The core of the book is concerned with the first problem. Life must have originated in an aqueous environment, but was it on a snowball earth, in a hydrothermal vent or on the shores of a temperate ocean? The bad news is that two of these hypotheses must presumably be wrong: the good news is that one of them is probably right. This is a frustrating problem that you can’t resist thinking about although you know that you are not likely to find a generally accepted solution, at least for the present. Fortunately, several chapters attempt to justify one or other of these different points of view and they make instructive reading.
How did the organic molecules involved in the earliest stages of chemical evolution accumulate on the primitive earth? Were they formed as a prebiotic soup when reactive intermediates that had formed in the atmosphere dissolved in surface waters and reacted together, or did they arrive in meteorites and comets? Maybe there never was a prebiotic soup, just a thin layer of prebiotic paste formed on and firmly stuck to the surface of minerals such as iron sulfides. All of these possibilities are explored. If you pay your money (to buy this book) you can take your choice.

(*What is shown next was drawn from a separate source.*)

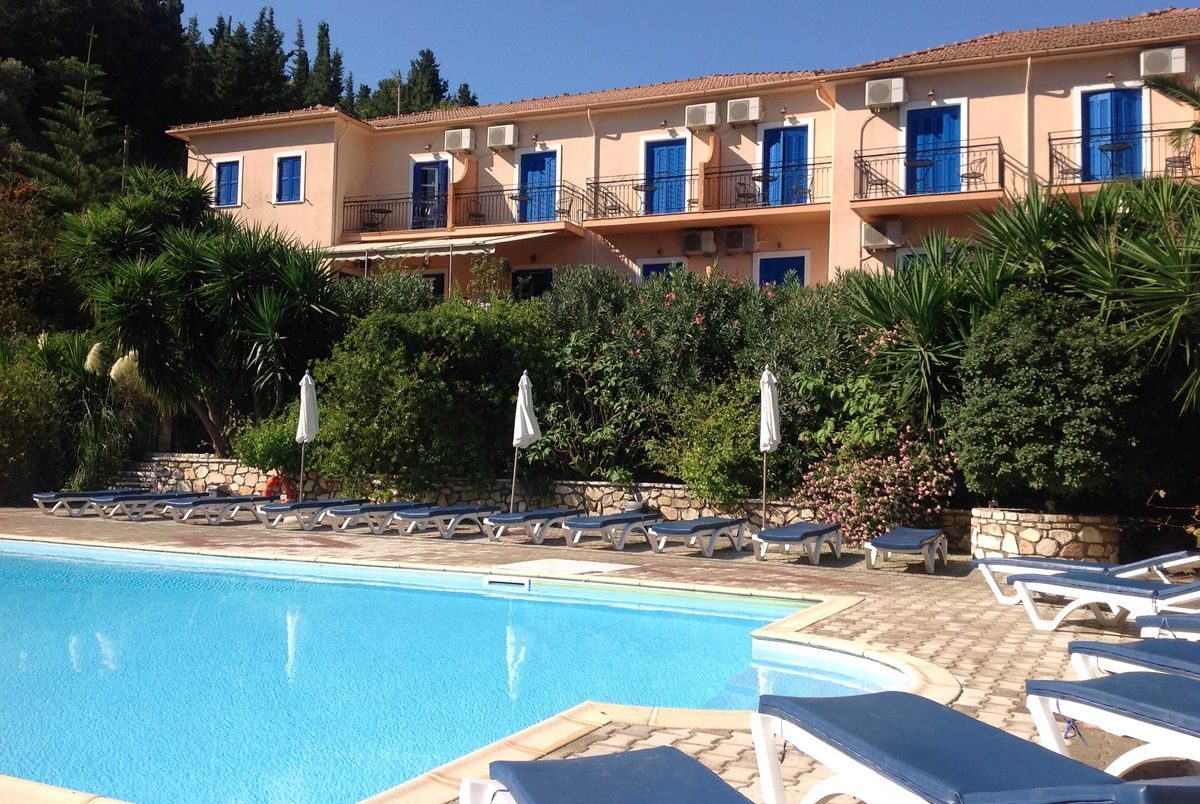 Hotel Nostos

Now we come to the most challenging problem of all. Let us assume that an adequate prebiotic soup or paste was available. How did the transition from chemical chaos to biological order come about? Darwinian selection must have emerged early as a source of complexity, but what was the first system to appear on the primitive earth that was capable of Darwinian selection? Was it RNA, some simpler covalent polymer of perhaps some non-covalent aggregate? Are there complex evolvable metabolisms that do not depend on a genetic material? You wont find definitive answers to any of these important questions in this or any other book on the Origin of Life, but here you will find them discussed from a variety of different perspectives in a stimulating way. You may even be tempted to do an experiment!